_INSTRUCTIONS TO FOLLOW:_ Please write out every record below exactly as it stands.

_RECORDED INFORMATION:_

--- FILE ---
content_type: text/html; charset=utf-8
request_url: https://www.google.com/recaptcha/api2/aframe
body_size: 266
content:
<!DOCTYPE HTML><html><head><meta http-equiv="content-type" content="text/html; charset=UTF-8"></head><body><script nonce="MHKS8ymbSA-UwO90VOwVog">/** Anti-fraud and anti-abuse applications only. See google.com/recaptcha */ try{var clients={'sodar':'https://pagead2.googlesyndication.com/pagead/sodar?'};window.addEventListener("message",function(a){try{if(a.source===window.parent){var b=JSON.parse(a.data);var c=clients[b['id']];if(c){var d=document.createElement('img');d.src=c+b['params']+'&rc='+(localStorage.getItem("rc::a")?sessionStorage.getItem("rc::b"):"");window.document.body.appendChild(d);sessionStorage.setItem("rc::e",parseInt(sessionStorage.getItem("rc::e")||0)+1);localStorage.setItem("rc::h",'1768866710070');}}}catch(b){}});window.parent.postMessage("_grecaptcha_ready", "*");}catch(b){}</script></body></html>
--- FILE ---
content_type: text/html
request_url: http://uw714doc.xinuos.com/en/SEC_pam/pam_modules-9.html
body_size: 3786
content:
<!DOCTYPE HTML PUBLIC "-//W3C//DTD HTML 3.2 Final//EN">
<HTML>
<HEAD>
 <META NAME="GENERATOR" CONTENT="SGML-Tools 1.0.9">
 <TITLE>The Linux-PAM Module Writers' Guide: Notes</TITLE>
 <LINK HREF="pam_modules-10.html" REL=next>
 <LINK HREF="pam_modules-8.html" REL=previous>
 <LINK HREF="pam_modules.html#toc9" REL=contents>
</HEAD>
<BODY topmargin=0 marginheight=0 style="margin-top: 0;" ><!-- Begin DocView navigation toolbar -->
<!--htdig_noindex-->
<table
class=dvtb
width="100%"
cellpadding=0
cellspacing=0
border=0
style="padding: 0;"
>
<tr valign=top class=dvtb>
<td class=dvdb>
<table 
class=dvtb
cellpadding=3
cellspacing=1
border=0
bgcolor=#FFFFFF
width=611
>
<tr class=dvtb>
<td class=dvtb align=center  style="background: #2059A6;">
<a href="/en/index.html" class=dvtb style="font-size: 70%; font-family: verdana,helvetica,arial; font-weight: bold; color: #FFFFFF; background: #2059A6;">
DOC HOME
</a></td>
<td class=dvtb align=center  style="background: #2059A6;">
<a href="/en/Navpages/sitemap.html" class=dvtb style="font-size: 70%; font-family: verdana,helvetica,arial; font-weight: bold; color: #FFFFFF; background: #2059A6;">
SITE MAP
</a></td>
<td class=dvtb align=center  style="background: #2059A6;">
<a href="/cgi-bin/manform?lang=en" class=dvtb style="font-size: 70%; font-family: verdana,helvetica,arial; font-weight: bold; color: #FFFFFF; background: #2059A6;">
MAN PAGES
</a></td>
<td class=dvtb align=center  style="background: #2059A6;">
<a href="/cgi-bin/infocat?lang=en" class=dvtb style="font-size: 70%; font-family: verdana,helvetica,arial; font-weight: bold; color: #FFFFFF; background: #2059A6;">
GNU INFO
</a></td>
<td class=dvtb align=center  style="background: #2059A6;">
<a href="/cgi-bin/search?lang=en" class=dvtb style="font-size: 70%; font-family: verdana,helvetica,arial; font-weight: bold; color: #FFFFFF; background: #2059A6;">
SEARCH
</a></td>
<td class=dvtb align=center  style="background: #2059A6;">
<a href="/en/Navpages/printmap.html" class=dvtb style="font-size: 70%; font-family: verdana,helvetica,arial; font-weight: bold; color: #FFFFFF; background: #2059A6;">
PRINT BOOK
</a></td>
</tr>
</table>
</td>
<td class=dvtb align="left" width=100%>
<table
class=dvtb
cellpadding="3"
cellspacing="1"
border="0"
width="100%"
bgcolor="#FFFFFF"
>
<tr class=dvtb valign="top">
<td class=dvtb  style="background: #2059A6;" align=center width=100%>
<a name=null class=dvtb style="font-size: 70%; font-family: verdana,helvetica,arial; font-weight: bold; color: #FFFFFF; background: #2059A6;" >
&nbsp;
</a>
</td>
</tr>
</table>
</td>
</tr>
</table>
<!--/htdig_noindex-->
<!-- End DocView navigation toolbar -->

_TASK SOLUTION:_
--- FILE ---
content_type: text/html; charset=utf-8
request_url: https://www.google.com/recaptcha/api2/aframe
body_size: 266
content:
<!DOCTYPE HTML><html><head><meta http-equiv="content-type" content="text/html; charset=UTF-8"></head><body><script nonce="MHKS8ymbSA-UwO90VOwVog">/** Anti-fraud and anti-abuse applications only. See google.com/recaptcha */ try{var clients={'sodar':'https://pagead2.googlesyndication.com/pagead/sodar?'};window.addEventListener("message",function(a){try{if(a.source===window.parent){var b=JSON.parse(a.data);var c=clients[b['id']];if(c){var d=document.createElement('img');d.src=c+b['params']+'&rc='+(localStorage.getItem("rc::a")?sessionStorage.getItem("rc::b"):"");window.document.body.appendChild(d);sessionStorage.setItem("rc::e",parseInt(sessionStorage.getItem("rc::e")||0)+1);localStorage.setItem("rc::h",'1768866710070');}}}catch(b){}});window.parent.postMessage("_grecaptcha_ready", "*");}catch(b){}</script></body></html>
--- FILE ---
content_type: text/html
request_url: http://uw714doc.xinuos.com/en/SEC_pam/pam_modules-9.html
body_size: 3786
content:
<!DOCTYPE HTML PUBLIC "-//W3C//DTD HTML 3.2 Final//EN">
<HTML>
<HEAD>
 <META NAME="GENERATOR" CONTENT="SGML-Tools 1.0.9">
 <TITLE>The Linux-PAM Module Writers' Guide: Notes</TITLE>
 <LINK HREF="pam_modules-10.html" REL=next>
 <LINK HREF="pam_modules-8.html" REL=previous>
 <LINK HREF="pam_modules.html#toc9" REL=contents>
</HEAD>
<BODY topmargin=0 marginheight=0 style="margin-top: 0;" ><!-- Begin DocView navigation toolbar -->
<!--htdig_noindex-->
<table
class=dvtb
width="100%"
cellpadding=0
cellspacing=0
border=0
style="padding: 0;"
>
<tr valign=top class=dvtb>
<td class=dvdb>
<table 
class=dvtb
cellpadding=3
cellspacing=1
border=0
bgcolor=#FFFFFF
width=611
>
<tr class=dvtb>
<td class=dvtb align=center  style="background: #2059A6;">
<a href="/en/index.html" class=dvtb style="font-size: 70%; font-family: verdana,helvetica,arial; font-weight: bold; color: #FFFFFF; background: #2059A6;">
DOC HOME
</a></td>
<td class=dvtb align=center  style="background: #2059A6;">
<a href="/en/Navpages/sitemap.html" class=dvtb style="font-size: 70%; font-family: verdana,helvetica,arial; font-weight: bold; color: #FFFFFF; background: #2059A6;">
SITE MAP
</a></td>
<td class=dvtb align=center  style="background: #2059A6;">
<a href="/cgi-bin/manform?lang=en" class=dvtb style="font-size: 70%; font-family: verdana,helvetica,arial; font-weight: bold; color: #FFFFFF; background: #2059A6;">
MAN PAGES
</a></td>
<td class=dvtb align=center  style="background: #2059A6;">
<a href="/cgi-bin/infocat?lang=en" class=dvtb style="font-size: 70%; font-family: verdana,helvetica,arial; font-weight: bold; color: #FFFFFF; background: #2059A6;">
GNU INFO
</a></td>
<td class=dvtb align=center  style="background: #2059A6;">
<a href="/cgi-bin/search?lang=en" class=dvtb style="font-size: 70%; font-family: verdana,helvetica,arial; font-weight: bold; color: #FFFFFF; background: #2059A6;">
SEARCH
</a></td>
<td class=dvtb align=center  style="background: #2059A6;">
<a href="/en/Navpages/printmap.html" class=dvtb style="font-size: 70%; font-family: verdana,helvetica,arial; font-weight: bold; color: #FFFFFF; background: #2059A6;">
PRINT BOOK
</a></td>
</tr>
</table>
</td>
<td class=dvtb align="left" width=100%>
<table
class=dvtb
cellpadding="3"
cellspacing="1"
border="0"
width="100%"
bgcolor="#FFFFFF"
>
<tr class=dvtb valign="top">
<td class=dvtb  style="background: #2059A6;" align=center width=100%>
<a name=null class=dvtb style="font-size: 70%; font-family: verdana,helvetica,arial; font-weight: bold; color: #FFFFFF; background: #2059A6;" >
&nbsp;
</a>
</td>
</tr>
</table>
</td>
</tr>
</table>
<!--/htdig_noindex-->
<!-- End DocView navigation toolbar -->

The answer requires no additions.